La mujer sin cabeza

La tercera película de Lucrecia Martel profundiza el rumbo que la directora salteña emprendió desde La ciénaga. La mujer sin cabeza extrema todo aquello que vislumbrábamos en sus películas anteriores. En boca de alguien con poca paciencia ante el cine que se propone un poco más experimental, en la película «no pasa nada». Y en parte es cierto, pero sólo en parte.

En términos narrativos pasa poco. La anécdota es simple: en Salta, una mujer de clase alta atropella algo en la ruta y no baja a mirar. Primero cree que es un perro, pero después se convence de que mató a una persona, un chico. A partir de ahí, la mujer sin cabeza del título se desconecta del mundo que la rodea. Inmersa en él, deambula medio ausente, medio autómata.

Verónica (así se llama el personaje interpretado por María Onetto) entra en un estado de confusión que uno como espectador percibe a través de los sonidos, los colores, la textura de las imágenes. Martel crea un clima particular que no resulta sólo de la suma de esos elementos por separado. Por debajo de la no historia, hay un modo de ser de la clase alta provinciana, se revela algo de su idiosincracia.
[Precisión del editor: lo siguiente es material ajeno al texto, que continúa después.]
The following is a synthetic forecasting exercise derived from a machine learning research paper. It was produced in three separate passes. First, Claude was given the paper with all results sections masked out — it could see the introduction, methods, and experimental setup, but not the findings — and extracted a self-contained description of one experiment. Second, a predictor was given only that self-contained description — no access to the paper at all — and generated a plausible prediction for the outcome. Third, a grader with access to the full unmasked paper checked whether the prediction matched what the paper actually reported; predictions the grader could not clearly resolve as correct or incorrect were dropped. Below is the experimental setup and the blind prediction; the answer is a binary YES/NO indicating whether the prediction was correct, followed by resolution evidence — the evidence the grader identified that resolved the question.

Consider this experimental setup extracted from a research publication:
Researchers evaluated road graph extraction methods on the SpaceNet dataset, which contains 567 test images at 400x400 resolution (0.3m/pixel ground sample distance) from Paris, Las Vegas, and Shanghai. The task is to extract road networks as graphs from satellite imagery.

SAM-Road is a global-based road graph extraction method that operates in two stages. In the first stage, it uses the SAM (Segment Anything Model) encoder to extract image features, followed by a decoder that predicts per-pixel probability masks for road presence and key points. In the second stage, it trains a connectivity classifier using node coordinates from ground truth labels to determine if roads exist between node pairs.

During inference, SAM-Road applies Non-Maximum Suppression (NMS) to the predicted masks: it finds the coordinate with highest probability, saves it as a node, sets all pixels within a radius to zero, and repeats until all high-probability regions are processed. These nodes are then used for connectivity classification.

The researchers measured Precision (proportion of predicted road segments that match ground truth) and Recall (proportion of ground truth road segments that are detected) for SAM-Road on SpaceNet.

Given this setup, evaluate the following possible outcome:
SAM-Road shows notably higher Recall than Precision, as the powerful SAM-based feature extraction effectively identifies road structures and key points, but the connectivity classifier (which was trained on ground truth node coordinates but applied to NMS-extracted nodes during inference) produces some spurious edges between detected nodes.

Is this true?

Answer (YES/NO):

Un gesto, una mirada, la cadencia de una voz alcanzan.

Cuando la posibilidad de que Verónica hubiera atropellado a un chico cobra un poco más de fuerza, a raíz de ciertos hechos que no voy a detallar para no contar demás, el marido viaja a Tucumán, y «de paso» arregla el auto. Pero ésa es apenas la punta del iceberg. Hay algo -difícil quizás de sintetizar en palabras, porque la materia de Martel es, justamente, el cine- que la película deja traslucir todo el tiempo. La forma en que ven los miembros de esas familias de plata a los pobres que los rodean. El interés, por ejemplo, que manifiestan ante el accidente en el camino, cuando los bomberos trabajan. Una especie de curiosidad escéptica, desinteresada, aislada por un muro del mundo en el que ellos viven.

Al ver la película, todo el tiempo tuve una sensación muy concreta: la de una comprensión latente de lo que sucede, que nunca se explicita y sin embargo resulta evidente, casi obvia.

Una de las cosas que más me gustó es que, a medida que pasaban las horas primero, y los días después, se me venían más y más imágenes, pero transfiguradas en impresiones vívidas.